- What you should do
Could you reproduce, word for word, the stretch of the article on the Chinese Yuan as a reserve currency from "Even before the" through "are being challenged."?

- Excerpt to read
== == ==

Chinese Yuan as Reserve Currency

May. 22nd 2010

Even before the sovereign debt crisis in Europe damped confidence in the world’s second most important reserve currency, the Chinese Yuan was on the cusp of being accepted as a global reserve currency.

We’re all familiar with the arguments attacking the Yuan in this context: its currency is pegged, its capital controls are rigid, and its capital markets are shallow and illiquid. Say what you want about the world’s major currencies (volatile, debt-ridden, etc.), but at least none of these factors applies, goes this line of thinking. With the Euro’s future up in the air, however, a potential hole has been created in Central Banks’ respective forex reserves. As replacement(s) for the Euro are sought, such long-held assumptions are being challenged.

The Chinese Yuan is attractive for a number of reasons. First, investors and Central Banks want exposure to China’s economy; its average annual growth rate of 10% over the last 30 years is far-and-away the highest in the world. “China’s economic output will be more than $5 trillion, or around 9% of the world’s economy, according to the International Monetary Fund.” Second, the fact that the RMB is fixed is in some ways a perk: the wild fluctuations that most currencies witnessed as a result of the credit crisis has made some wonder if market-determined exchange rates aren’t overrated. Finally, the widespread consensus is that the RMB will appreciate anyway, so holding it seems like a safe bet.

== == ==

- Information shown
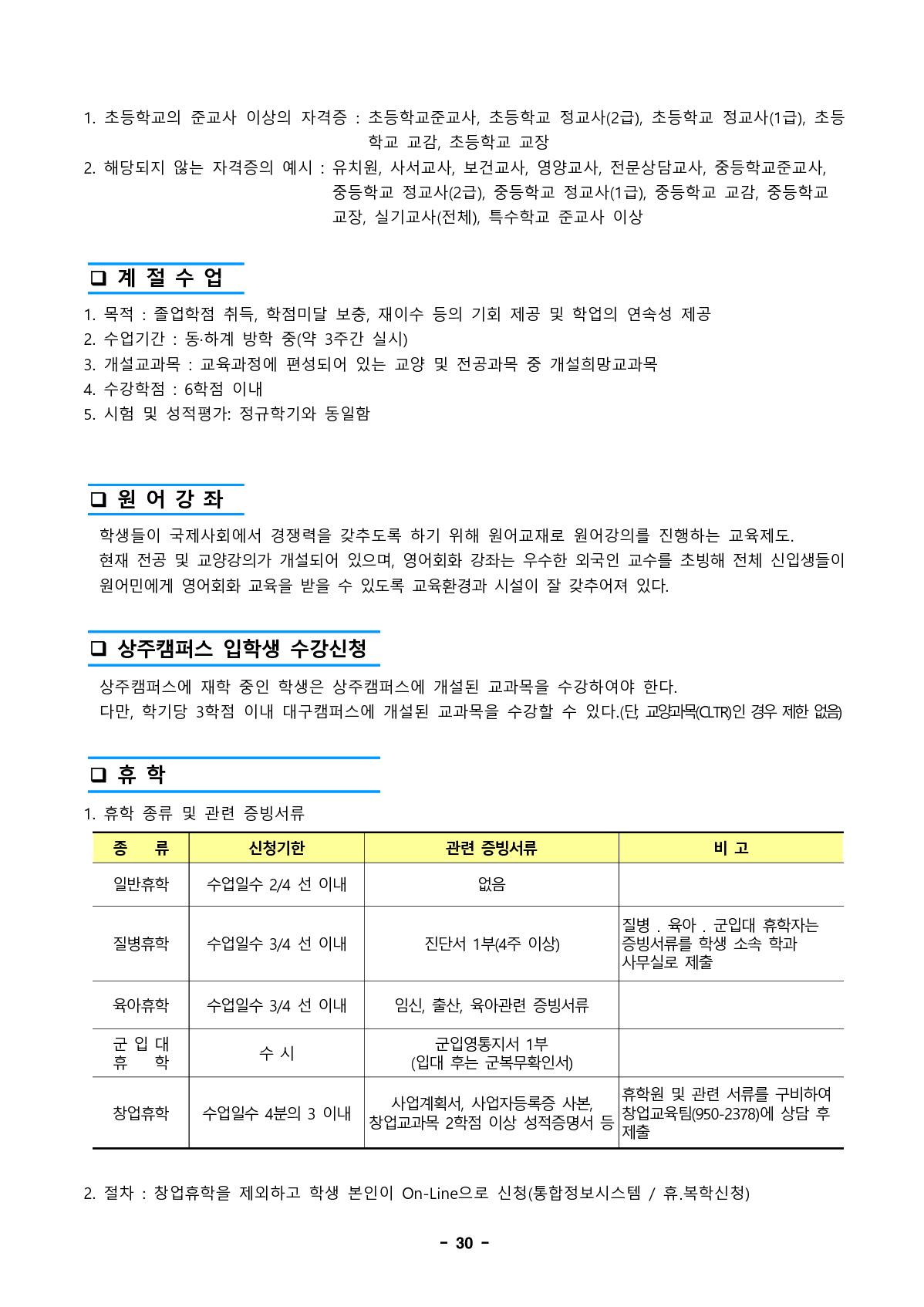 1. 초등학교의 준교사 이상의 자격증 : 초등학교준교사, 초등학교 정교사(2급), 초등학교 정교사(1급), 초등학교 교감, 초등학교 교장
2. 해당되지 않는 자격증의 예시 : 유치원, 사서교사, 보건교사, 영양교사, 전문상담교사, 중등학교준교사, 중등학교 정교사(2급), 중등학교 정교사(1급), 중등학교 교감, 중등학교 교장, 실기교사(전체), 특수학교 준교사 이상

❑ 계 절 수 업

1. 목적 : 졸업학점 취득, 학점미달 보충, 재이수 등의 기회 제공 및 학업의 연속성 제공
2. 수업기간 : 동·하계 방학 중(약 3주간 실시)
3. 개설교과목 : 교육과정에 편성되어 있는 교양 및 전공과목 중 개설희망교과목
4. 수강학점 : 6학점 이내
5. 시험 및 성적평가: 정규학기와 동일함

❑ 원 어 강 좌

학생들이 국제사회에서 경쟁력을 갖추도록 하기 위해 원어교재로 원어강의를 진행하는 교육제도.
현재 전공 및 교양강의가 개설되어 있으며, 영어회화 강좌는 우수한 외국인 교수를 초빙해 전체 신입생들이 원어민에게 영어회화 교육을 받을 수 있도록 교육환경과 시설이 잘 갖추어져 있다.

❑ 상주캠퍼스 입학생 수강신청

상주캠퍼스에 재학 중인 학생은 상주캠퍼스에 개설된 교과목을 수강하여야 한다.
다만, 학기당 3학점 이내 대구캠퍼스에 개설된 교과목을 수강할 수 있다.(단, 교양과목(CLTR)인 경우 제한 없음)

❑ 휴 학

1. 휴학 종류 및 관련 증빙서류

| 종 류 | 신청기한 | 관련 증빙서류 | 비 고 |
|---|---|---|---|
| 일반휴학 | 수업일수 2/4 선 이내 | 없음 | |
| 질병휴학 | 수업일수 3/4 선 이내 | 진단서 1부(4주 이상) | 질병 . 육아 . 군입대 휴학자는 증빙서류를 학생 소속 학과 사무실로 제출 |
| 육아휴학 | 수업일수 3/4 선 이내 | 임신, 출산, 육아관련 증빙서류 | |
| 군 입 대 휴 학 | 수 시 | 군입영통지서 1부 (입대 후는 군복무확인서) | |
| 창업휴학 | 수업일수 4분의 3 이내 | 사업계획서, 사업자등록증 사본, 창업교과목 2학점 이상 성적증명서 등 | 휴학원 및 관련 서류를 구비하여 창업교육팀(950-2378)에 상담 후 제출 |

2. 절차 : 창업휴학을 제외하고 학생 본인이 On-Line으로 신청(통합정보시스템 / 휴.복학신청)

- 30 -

== == ==

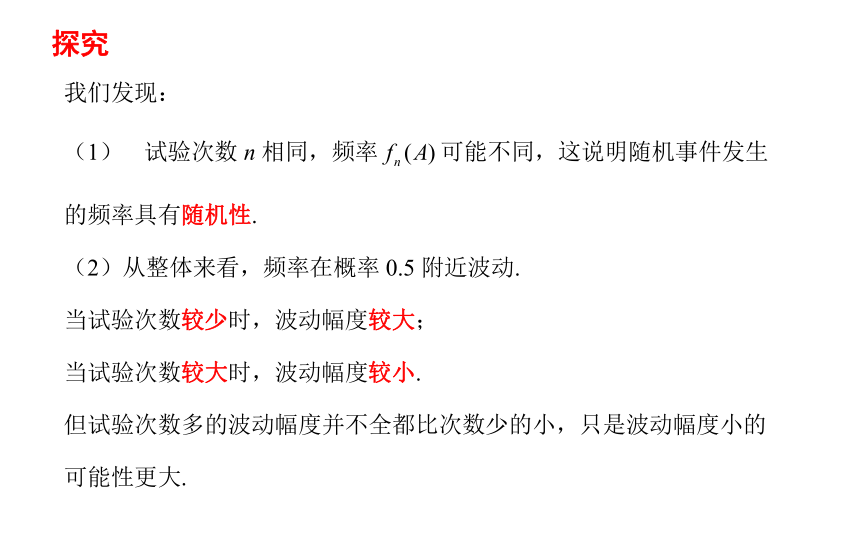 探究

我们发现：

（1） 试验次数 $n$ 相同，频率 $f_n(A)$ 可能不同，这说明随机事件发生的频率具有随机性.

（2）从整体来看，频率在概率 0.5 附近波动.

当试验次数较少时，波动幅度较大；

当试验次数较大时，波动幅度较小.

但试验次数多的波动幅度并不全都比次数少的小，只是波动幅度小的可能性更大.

== == ==

- Answer section
Even before the sovereign debt crisis in Europe damped confidence in the world’s second most important reserve currency, the Chinese Yuan was on the cusp of being accepted as a global reserve currency.

We’re all familiar with the arguments attacking the Yuan in this context: its currency is pegged, its capital controls are rigid, and its capital markets are shallow and illiquid. Say what you want about the world’s major currencies (volatile, debt-ridden, etc.), but at least none of these factors applies, goes this line of thinking. With the Euro’s future up in the air, however, a potential hole has been created in Central Banks’ respective forex reserves. As replacement(s) for the Euro are sought, such long-held assumptions are being challenged.